Nicolas Rochat, docteur en psychologie et Samuel Demarchi, maître de conférences à l'université Paris VIII, ont remis en cause tour à tour la méthodologie et le professionnalisme des experts psychiatres et psychologues nommés par la justice, et des enquêteurs ayant recueilli les témoignages des enfants.

Quel crédit apporter à leur parole ? Ont-ils vraiment rapporté ces faits ou sont-ce leurs parents qui ont interprété leurs mots ou posé des questions orientées ? L'ont-ils vraiment dit ou est-ce la manière "biaisée" des enquêteurs de mener les interrogatoires sur des enfants aussi jeunes qui a "pollué" leur mémoire et "induit" des faits qui ne se sont pas produits ? L'ont-ils vraiment dit ou l'ont-ils entendu dire par leurs camarades de classe ?

Deux interventions, de plus d'une heure chacune, très détaillées, qui ont plongé l'auditoire dans un état proche de la neurasthénie, au point de voir la moitié des familles aller prendre l'air, le président demander à plusieurs reprises aux deux experts "de conclure et de résumer" et l'avocat général intervenir : "un témoignage ne peut pas être une conférence, M. Rochat".

"Pour les parents, c'est très difficile à entendre. Pendant des années, l'instruction leur a laissé penser que mon client était coupable donc la vérité, qu'il ne s'est rien passé, c'est presque inaudible aujourd'hui", estime Me Sylvain Cormier, l'avocat du prévenu.
 

"Le mythe de l'enfant menteur"

"C'est un dossier sur lequel plane le mythe de l'enfant menteur, de l'enfant pollué et qui n'est pas regardé, ni écouté par la justice", commente de son côté Me Marie Grimaud, avocate de 23 des 32 parents qui se sont portés partie civile :

"J'attends de la cour qu'elle ne s'emballe pas sur des théories assez grossières autour de la parole de l'enfant. Ces enfants ils ont été violentés dans le cadre de leur école, ils ont été aussi violentés à mon sens dans le cadre de leurs auditions mais ils n'ont pas été sans exprimer des mots, mais aussi des douleurs, des souffrances, des traumatismes. Aujourd'hui la cour, pour pouvoir juger, elle va devoir tout prendre. Elle va devoir prendre ce qu'elle a mais également ce que peuvent dire un pédopsychiatre et d'autres témoins autour de la parole et des tableaux cliniques de leurs symptômes".
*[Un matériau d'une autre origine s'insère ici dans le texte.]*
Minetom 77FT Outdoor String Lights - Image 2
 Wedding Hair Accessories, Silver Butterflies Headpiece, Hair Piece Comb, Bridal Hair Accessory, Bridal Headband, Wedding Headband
Car aujourd'hui, les enfants ont grandi mais certains vivent avec des "symptômes de stress post-traumatiques" d'après le Dr Luis Alvarez, un pédopsychiatre qui a pu s'entretenir avec quatre d'entre eux.
 

Les révélations choquantes du pédopsychiatre

Par visioconférence, le médecin a expliqué que ces enfants lui avaient rapporté que le "maître" les faisait se déshabiller, et "introduire des jouets dans leur anus". Plusieurs d'entre eux souffrent d'encoprésie (problèmes pour déféquer), ayant besoin de vérifier que rien ne se trouve dans leur anus avant d'aller à la selle. D'autres présentent des symptômes d'énurésie (perte du contrôle des urines), ou encore des attitudes sexualisées "qui laissent penser qu'ils ont été en contact avec une sexualité adulte".

Pour les parties civiles et pour le pédopsychiatre, "ce tableau clinique ne peut pas avoir été créé par une mémoire induite". Le médecin a d'ailleurs effectué plusieurs signalements pour viols auprès du procureur de la République de Bonneville suite à ces entrevues.  

Me Sylvain Cormier s'insurge lui contre ces nouveaux signalements, qui sont d'après lui "un subterfuge pour essayer de faire pression pour obtenir une condamnation, une condamnation injuste".

La décision a été mise en délibéré, l'arrêt de la cour d'appel de Chambéry sera rendu le 27 mai.